Tapete de lixo volta a cobrir rio Drina na Europa após chuvas e degelo
Tapete de lixo cobre rio Drina na Europa após chuvas

Tapete de lixo volta a cobrir rio europeu após chuvas e degelo

Chuvas fortes e o derretimento da neve levaram toneladas de lixo para o rio Drina, na Bósnia e Herzegovina, nos últimos dias. Um grande volume de resíduos se acumulou na superfície da água, formando um extenso tapete de poluição visível em vários trechos do rio, um fenômeno que, segundo ambientalistas, se repete anualmente durante o inverno.
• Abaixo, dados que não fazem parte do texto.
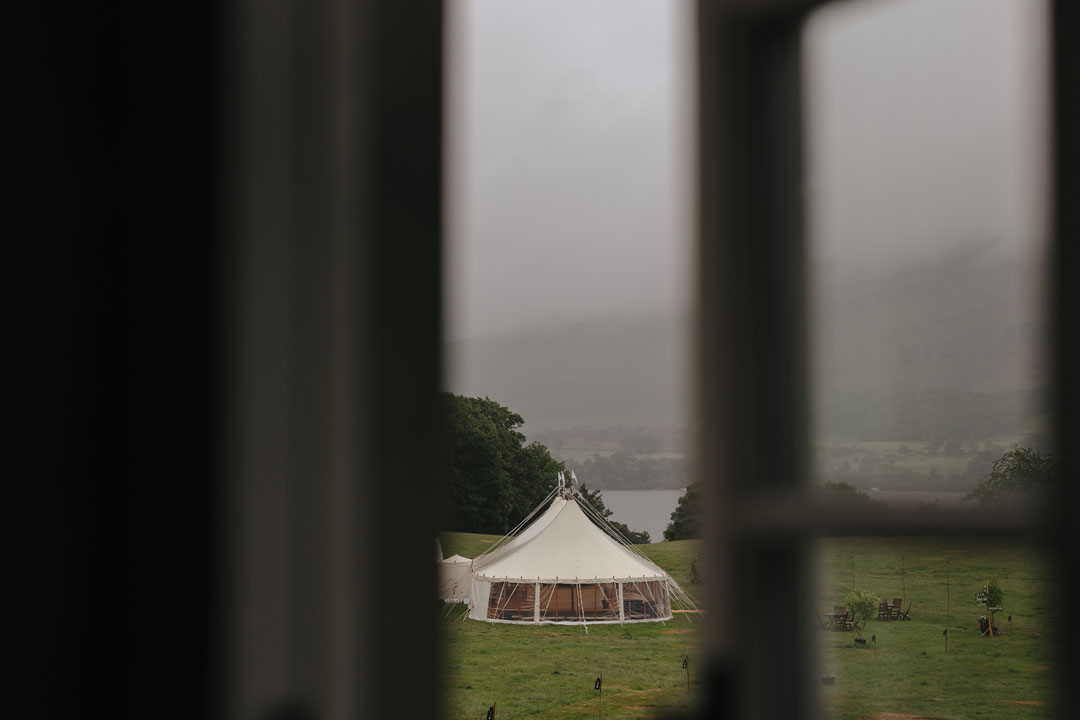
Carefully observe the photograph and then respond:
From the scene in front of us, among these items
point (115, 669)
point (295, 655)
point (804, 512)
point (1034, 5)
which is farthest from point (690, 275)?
point (115, 669)

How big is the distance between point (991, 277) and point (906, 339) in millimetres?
123

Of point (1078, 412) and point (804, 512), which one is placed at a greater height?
point (1078, 412)

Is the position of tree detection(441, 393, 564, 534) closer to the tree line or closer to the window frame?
the tree line

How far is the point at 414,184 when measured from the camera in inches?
27.2

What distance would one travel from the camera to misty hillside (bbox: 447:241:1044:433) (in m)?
0.83

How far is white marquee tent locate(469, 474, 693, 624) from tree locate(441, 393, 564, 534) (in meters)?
0.04

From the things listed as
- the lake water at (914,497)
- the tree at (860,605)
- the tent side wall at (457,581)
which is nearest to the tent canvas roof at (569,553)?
the tent side wall at (457,581)

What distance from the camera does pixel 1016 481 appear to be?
30.4 inches

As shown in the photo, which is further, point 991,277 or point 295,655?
point 991,277

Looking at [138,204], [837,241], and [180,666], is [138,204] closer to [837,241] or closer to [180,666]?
[180,666]

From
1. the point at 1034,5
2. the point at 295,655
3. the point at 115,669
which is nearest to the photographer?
the point at 115,669

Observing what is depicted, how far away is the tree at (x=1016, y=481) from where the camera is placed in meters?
0.74

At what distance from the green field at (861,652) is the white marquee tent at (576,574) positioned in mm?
20

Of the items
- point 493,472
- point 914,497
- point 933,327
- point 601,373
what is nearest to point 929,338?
point 933,327
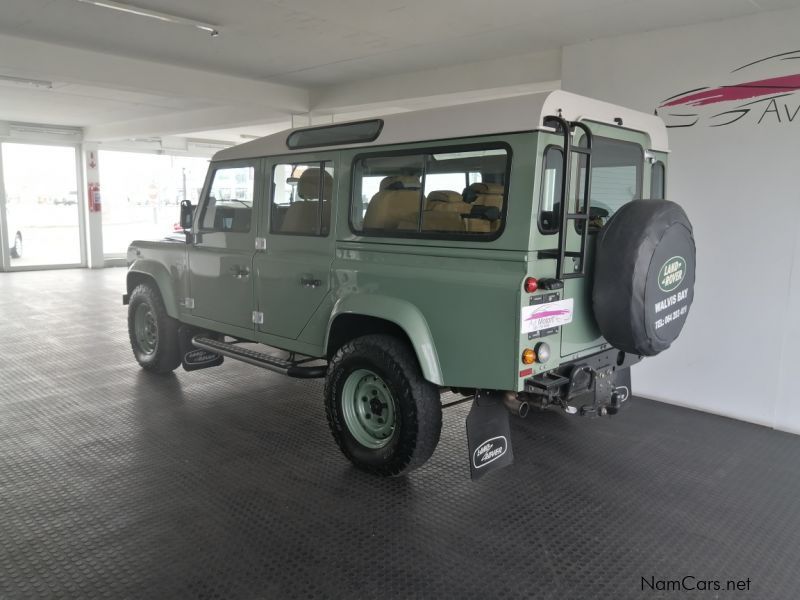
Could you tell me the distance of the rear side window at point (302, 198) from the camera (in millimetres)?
3684

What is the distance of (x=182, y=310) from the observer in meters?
4.81

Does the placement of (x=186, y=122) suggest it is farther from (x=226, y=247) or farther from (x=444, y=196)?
(x=444, y=196)

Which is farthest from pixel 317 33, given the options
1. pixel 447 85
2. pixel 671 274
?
pixel 671 274

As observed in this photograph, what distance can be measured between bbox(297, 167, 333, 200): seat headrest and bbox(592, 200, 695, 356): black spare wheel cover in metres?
1.66

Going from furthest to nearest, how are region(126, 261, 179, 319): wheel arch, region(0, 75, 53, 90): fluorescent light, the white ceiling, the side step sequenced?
region(0, 75, 53, 90): fluorescent light < region(126, 261, 179, 319): wheel arch < the white ceiling < the side step

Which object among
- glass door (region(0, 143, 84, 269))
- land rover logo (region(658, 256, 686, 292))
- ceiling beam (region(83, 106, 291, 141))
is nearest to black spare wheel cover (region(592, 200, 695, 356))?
land rover logo (region(658, 256, 686, 292))

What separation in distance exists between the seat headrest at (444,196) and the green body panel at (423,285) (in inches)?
8.9

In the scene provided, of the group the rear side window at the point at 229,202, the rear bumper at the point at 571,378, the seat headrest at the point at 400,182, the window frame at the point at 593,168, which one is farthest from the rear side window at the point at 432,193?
the rear side window at the point at 229,202

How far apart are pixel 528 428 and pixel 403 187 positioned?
6.55 ft

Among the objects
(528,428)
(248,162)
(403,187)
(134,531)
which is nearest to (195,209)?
(248,162)

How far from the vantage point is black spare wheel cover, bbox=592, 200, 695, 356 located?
2.81 m

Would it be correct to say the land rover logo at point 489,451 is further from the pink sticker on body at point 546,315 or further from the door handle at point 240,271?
the door handle at point 240,271

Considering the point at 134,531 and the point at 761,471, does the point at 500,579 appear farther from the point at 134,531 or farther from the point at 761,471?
the point at 761,471

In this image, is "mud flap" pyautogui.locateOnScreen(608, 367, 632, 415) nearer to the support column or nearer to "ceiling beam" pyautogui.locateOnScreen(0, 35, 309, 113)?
"ceiling beam" pyautogui.locateOnScreen(0, 35, 309, 113)
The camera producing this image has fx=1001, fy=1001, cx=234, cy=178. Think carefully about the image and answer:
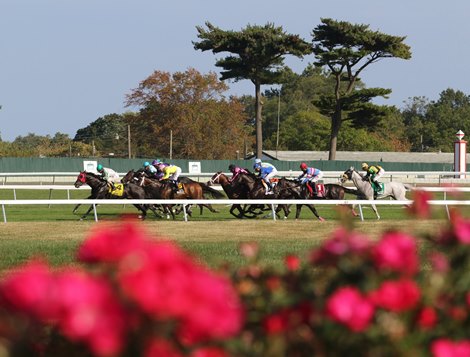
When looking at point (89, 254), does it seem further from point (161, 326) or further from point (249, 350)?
point (249, 350)

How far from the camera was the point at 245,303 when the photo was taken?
9.95 ft

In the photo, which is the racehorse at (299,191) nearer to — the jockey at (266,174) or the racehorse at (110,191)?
the jockey at (266,174)

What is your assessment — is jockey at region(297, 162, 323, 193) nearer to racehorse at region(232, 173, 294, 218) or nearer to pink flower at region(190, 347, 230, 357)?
racehorse at region(232, 173, 294, 218)

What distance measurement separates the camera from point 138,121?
83.1 metres

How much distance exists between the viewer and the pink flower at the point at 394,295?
2723 millimetres

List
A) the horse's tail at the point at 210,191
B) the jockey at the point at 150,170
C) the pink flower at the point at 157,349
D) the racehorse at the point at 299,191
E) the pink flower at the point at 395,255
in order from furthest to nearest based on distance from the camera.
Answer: the jockey at the point at 150,170
the horse's tail at the point at 210,191
the racehorse at the point at 299,191
the pink flower at the point at 395,255
the pink flower at the point at 157,349

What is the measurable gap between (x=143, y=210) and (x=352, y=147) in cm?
7219

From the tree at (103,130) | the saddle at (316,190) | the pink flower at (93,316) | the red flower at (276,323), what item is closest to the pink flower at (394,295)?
the red flower at (276,323)

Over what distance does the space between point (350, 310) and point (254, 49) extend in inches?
2190

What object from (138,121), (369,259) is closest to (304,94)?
(138,121)

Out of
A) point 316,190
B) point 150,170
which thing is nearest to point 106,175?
point 150,170

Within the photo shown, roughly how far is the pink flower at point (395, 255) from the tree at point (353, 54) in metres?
55.1

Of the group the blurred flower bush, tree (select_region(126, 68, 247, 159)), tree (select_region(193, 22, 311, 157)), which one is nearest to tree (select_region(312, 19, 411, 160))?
tree (select_region(193, 22, 311, 157))

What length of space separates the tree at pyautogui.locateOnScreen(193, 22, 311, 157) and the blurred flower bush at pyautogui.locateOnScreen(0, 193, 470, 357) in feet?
177
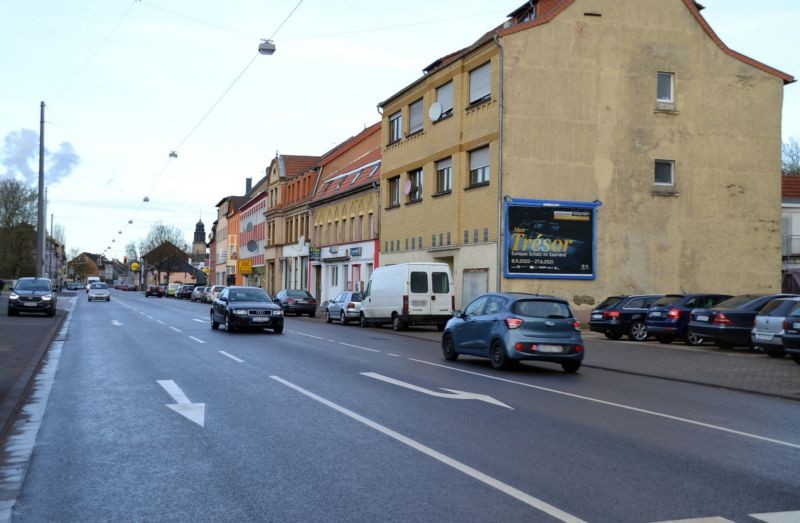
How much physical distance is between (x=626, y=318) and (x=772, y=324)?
815 centimetres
Composição preocupante do lixo

Entre os materiais encontrados no rio estão garrafas plásticas, barris, resíduos hospitalares, embalagens de medicamentos e até animais mortos. Essa mistura perigosa não só polui as águas, mas também representa sérios riscos à saúde pública e ao ecossistema local.

Origem transfronteiriça do problema

O rio Drina nasce em Montenegro, passa pela Sérvia e faz parte da fronteira natural da Bósnia e Herzegovina. De acordo com ativistas ambientais, o aumento do nível da água faz com que lixões ilegais instalados às margens de rios em municípios vizinhos sejam arrastados pela correnteza.

"Esses resíduos vêm de lixões ilegais localizados nas margens dos rios. Todos os anos, quando o nível da água sobe e há chuvas fortes e neve, o rio transborda e leva todos esses resíduos até nós", disse o ativista ambiental Dejan Furtula.

Segundo ele, o problema ultrapassa fronteiras administrativas e envolve diferentes países da região. "É um problema internacional. Começa em Montenegro, passa pela Sérvia e chega à Bósnia e Herzegovina", afirmou, destacando a necessidade de uma solução coordenada entre as nações.

Processo de limpeza e riscos adicionais

Após serem retirados da água, os resíduos são levados para o aterro sanitário da cidade de Visegrad, onde acabam sendo queimados. O processo, de acordo com ambientalistas, libera partículas tóxicas no ar e representa mais um risco à saúde da população local, agravando os impactos ambientais.

Críticas à inação das autoridades

Furtula afirma que o cenário reflete a falta de ação das autoridades. Segundo ele, as autoridades prometem todos os anos resolver o problema, mas as cenas continuam se repetindo, evidenciando uma falha crônica na gestão de resíduos e na proteção ambiental.

Soluções propostas pelos ativistas

Ativistas defendem que os governos locais tomem medidas concretas, como:

  • Mapeamento dos pontos de despejo ilegal ao longo do rio.
  • Instalação de barreiras em diferentes municípios para conter o avanço do lixo.
  • Implementação de políticas regionais para reduzir o impacto ambiental nos meses de inverno.

Essas ações poderiam ajudar a mitigar o problema, mas exigem cooperação internacional e compromisso político duradouro.